---- Lignes de l'exercice

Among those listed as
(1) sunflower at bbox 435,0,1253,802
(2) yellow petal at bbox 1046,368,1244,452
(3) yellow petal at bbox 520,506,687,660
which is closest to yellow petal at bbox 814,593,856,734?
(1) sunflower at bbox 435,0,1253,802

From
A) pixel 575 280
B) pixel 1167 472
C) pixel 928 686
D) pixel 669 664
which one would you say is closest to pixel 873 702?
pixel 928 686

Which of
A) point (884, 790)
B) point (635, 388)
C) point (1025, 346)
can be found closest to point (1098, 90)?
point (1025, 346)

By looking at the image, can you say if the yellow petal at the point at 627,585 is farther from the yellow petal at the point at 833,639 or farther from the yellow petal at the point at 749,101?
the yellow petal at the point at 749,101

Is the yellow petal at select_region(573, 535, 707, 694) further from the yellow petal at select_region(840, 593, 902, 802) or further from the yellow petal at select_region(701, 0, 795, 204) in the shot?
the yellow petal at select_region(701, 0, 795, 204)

--------

• Tâche à faire
Modifiez toutes les lignes ci-dessus : remplacez « closest » par « nearest » et laissez tout le reste tel quel.

• Réponse attendue
Among those listed as
(1) sunflower at bbox 435,0,1253,802
(2) yellow petal at bbox 1046,368,1244,452
(3) yellow petal at bbox 520,506,687,660
which is nearest to yellow petal at bbox 814,593,856,734?
(1) sunflower at bbox 435,0,1253,802

From
A) pixel 575 280
B) pixel 1167 472
C) pixel 928 686
D) pixel 669 664
which one would you say is nearest to pixel 873 702?
pixel 928 686

Which of
A) point (884, 790)
B) point (635, 388)
C) point (1025, 346)
can be found nearest to point (1098, 90)?
point (1025, 346)

By looking at the image, can you say if the yellow petal at the point at 627,585 is farther from the yellow petal at the point at 833,639 or farther from the yellow petal at the point at 749,101?
the yellow petal at the point at 749,101

Is the yellow petal at select_region(573, 535, 707, 694) further from the yellow petal at select_region(840, 593, 902, 802) or further from the yellow petal at select_region(701, 0, 795, 204) in the shot?
the yellow petal at select_region(701, 0, 795, 204)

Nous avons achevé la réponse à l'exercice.